Her knees weakened beneath her, and Keira lowered herself onto one of the benches. Only the bench didn’t stop her. She sank right through it, landing hard on the ground.
“Ow! Damn it!” She scrambled to her feet, brushing stray bits of mulch from the back of her jeans. “If I can see it, why can’t I sit on it?”
Walker shoved his hands into his pockets. “Because even though you can see Darkside—” He paused and shook his head, disbelief written across his face. “You’re not there. It’s like a mirage in the desert. Except this mirage is real. The world you grew up in isn’t the only one out there, Keira.”
Keira drove her hands through her hair, cupping her head like it was in danger of cracking. “That’s crazy. You know that sounds crazy, right? The two of us having a shared hallucination is more sane than that. How do you know it’s real?”
“When I told you I moved to Sherwin two years ago? I moved from there.” Walker gestured toward the church. “I mean, not this church specifically. From Darkside.”
Keira took a step back. “No.”
“Listen, I know it’s hard to believe, but it’s not as bizarre as it sounds. There are scientists who’ve detected our world. They just can’t see it yet. Did you take physics?”
Keira nodded.
“Have you ever heard of dark matter?”
Keira shook her head, too stricken to answer.
“Damn. Okay, well, you know there are particles—protons and neutrons and stuff—that make up everything humans see?”
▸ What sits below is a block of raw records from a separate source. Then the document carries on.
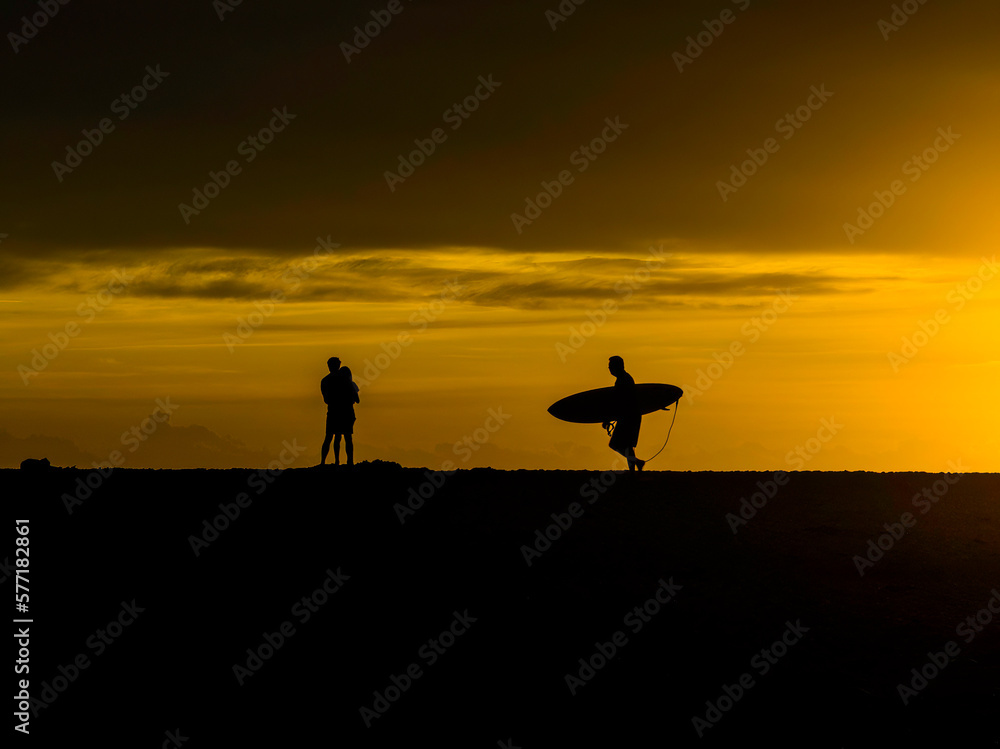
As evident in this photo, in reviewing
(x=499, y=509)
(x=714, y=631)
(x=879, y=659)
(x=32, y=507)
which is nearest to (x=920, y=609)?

“Yeeees,” she said slowly, her memory reaching for the science lessons she hadn’t paid attention to.
“Well, just because that’s all humans can see doesn’t mean that those are the only particles out there.”
“The other ones are dark matter?” Keira guessed. Her face had gone numb, and she couldn’t tell if it was from shock or cold.
“Exactly.” Walker stepped toward her, closing the distance she’d created between them. “Darkside is even bigger than the human world. There’s more of it. Dark matter, Darkside is everywhere. It’s in everyone’s living room, moving through their hands while they work, coexisting at the bottom of the ocean. The particles aren’t built to interact. The worlds are meant to be completely invisible to each other.”
Keira tried to swallow, but her mouth was too dry. “So, why can I see it, then? Why can you?”